# start of EXTRACTED INFORMATION

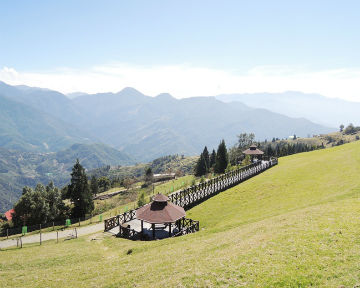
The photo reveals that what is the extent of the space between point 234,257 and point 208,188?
85.3 feet

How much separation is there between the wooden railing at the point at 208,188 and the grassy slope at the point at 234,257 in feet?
27.4

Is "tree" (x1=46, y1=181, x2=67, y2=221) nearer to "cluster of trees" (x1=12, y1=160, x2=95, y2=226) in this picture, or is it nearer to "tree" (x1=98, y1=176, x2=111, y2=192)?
"cluster of trees" (x1=12, y1=160, x2=95, y2=226)

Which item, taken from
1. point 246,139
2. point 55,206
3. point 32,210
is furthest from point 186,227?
point 246,139

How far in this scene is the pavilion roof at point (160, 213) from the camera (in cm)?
2436

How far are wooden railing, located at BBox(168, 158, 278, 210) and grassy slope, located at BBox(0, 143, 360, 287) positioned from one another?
8.35 meters

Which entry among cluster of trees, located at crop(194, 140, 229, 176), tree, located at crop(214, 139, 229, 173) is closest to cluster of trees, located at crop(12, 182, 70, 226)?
tree, located at crop(214, 139, 229, 173)

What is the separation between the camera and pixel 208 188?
39219 mm

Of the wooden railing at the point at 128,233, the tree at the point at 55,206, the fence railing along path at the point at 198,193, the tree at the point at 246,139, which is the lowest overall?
the tree at the point at 55,206

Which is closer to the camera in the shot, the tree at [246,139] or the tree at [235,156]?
the tree at [235,156]

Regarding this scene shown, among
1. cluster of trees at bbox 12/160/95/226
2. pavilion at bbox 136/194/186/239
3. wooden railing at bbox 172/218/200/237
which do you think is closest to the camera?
pavilion at bbox 136/194/186/239

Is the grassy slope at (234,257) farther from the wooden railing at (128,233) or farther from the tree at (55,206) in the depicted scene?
the tree at (55,206)

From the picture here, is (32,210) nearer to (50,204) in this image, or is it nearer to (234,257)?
(50,204)

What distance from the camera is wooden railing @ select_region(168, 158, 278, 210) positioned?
118 feet

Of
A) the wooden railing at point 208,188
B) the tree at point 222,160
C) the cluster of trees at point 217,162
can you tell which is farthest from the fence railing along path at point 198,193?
the cluster of trees at point 217,162
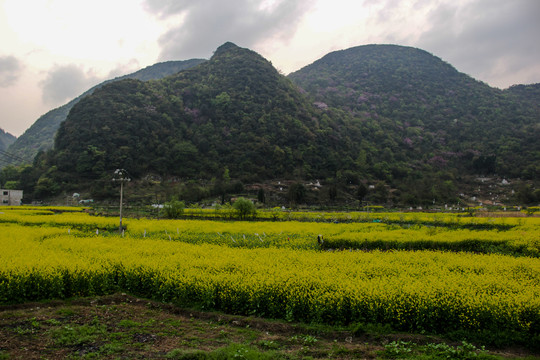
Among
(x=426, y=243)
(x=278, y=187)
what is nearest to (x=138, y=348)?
(x=426, y=243)

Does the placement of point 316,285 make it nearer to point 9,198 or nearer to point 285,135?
point 9,198

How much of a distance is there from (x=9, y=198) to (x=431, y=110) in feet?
457

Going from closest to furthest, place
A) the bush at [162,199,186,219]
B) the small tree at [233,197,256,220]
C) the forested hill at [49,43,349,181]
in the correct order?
the small tree at [233,197,256,220]
the bush at [162,199,186,219]
the forested hill at [49,43,349,181]

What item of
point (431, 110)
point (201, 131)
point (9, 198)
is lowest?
point (9, 198)

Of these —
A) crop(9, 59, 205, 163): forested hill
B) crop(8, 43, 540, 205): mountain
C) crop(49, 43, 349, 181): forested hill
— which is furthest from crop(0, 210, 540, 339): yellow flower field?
crop(9, 59, 205, 163): forested hill

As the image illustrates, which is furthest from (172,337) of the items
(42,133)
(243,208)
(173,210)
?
(42,133)

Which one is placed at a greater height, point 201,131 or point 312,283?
point 201,131

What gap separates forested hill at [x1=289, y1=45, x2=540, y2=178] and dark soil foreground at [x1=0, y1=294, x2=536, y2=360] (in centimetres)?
9582

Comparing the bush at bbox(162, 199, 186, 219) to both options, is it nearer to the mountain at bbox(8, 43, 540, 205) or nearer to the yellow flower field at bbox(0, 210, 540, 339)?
the yellow flower field at bbox(0, 210, 540, 339)

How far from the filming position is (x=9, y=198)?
61062 millimetres

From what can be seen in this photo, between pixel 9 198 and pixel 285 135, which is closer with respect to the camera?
pixel 9 198

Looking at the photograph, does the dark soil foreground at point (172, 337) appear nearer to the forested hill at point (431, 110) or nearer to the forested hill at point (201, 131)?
the forested hill at point (201, 131)

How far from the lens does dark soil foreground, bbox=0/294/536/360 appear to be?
24.0 ft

# end of EXTRACTED INFORMATION

INSTRUCTIONS FOR THE TASK = Can you pull out every line of the records above that contains the word "pavilion"?

TASK RESULT =
How far in this scene is the pavilion roof at point (160, 213) from the camera (in cm)?
2. pavilion at bbox 136/194/186/239
pavilion at bbox 136/194/186/239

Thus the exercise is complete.